# Thread: Calc hmwk- extend the fucntion and remove discontinuity

1. ## Calc hmwk- extend the fucntion and remove discontinuity

I don't understand how to remove the discontinuity on this problem:

(x-4)/( (sq. root of x) - 2), x=4

2. Hello,
Originally Posted by h4hv4hd4si4n
I don't understand how to remove the discontinuity on this problem:

(x-4)/( (sq. root of x) - 2), x=4

Let $\displaystyle f(x)=\frac{x-4}{\sqrt{x}-2}$

There's clearly a discontinuity at x=4.

Now, if you find out that $\displaystyle \lim_{x \to 4^+} f(x)=\lim_{x \to 4^-} f(x)=L$, then you can define the function g :

$\displaystyle g(x)=\left\{\begin{array}{ll} f(x) \quad \forall x \neq 4 \\ L \quad \text{for } x=4 \end{array} \right.$

This removed the discontinuity

3. I'm sorry, I don't think I asked the right question, here goes: is x=4 the extended function?

**Tasks and exercises**:
1. Answer these questions from the forum thread on removing a discontinuity:
(a) At what value of x does the reply say the discontinuity lies?
(b) What value does the function g take at x=4?
(c) What does the original poster ask in the last post?
2. State whether each statement agrees with the forum thread on removing a discontinuity, giving yes or no and quoting the words that decide it:
(a) The reply places the discontinuity at x=4.
(b) The original poster says the method for removing the discontinuity is already clear.
(c) In the last post, the original poster apologizes for the earlier question.
3. Continue the forum thread on removing a discontinuity from the point where it stops.
The listing that comes next is separate material and has no connection to the forum thread on removing a discontinuity.

**Stored data**:
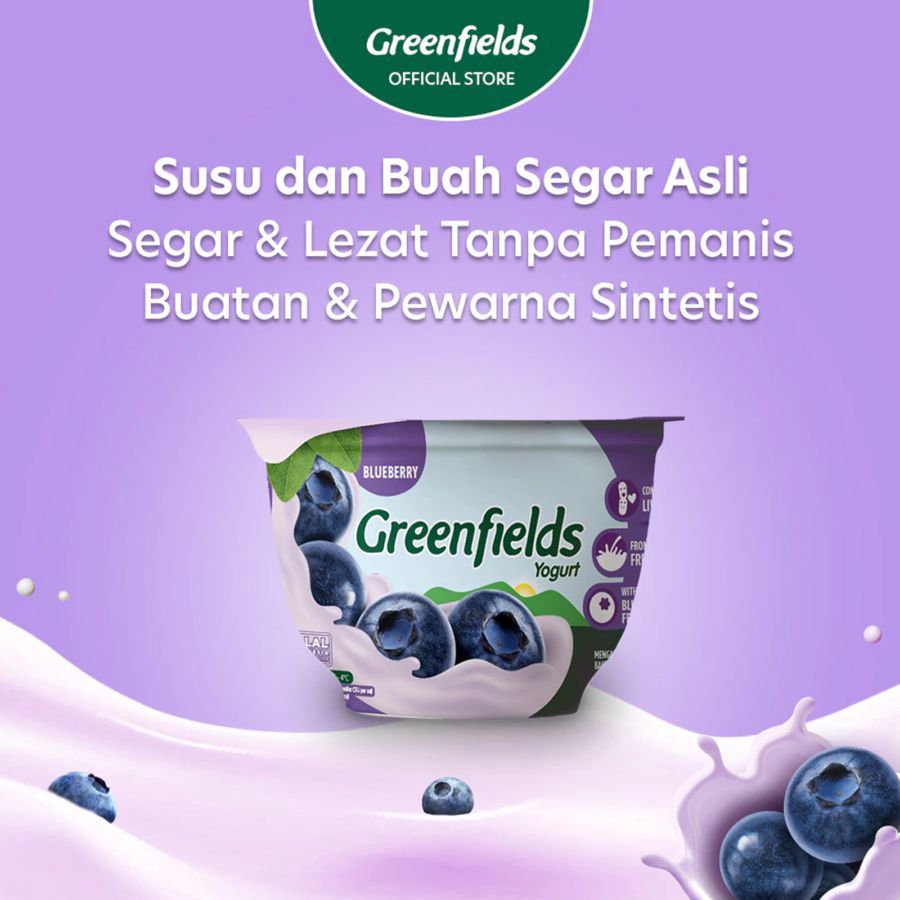 Greenfields Blueberry Yogurt 125gram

**Response list**:
1.
(a) x=4
(b) L
(c) Whether x=4 is the extended function.

2.
(a) Yes: "There's clearly a discontinuity at x=4."
(b) No: "I don't understand how to remove the discontinuity on this problem"
(c) Yes: "I'm sorry, I don't think I asked the right question"

3.
4. Originally Posted by h4hv4hd4si4n
I'm sorry, I don't think I asked the right question, here goes: is x=4 the extended function?
If I understood well, the extended function is g.
The domain of f was any real number except 4.
The domain of g is any real number.

5. Hello, h4hv4hd4si4n!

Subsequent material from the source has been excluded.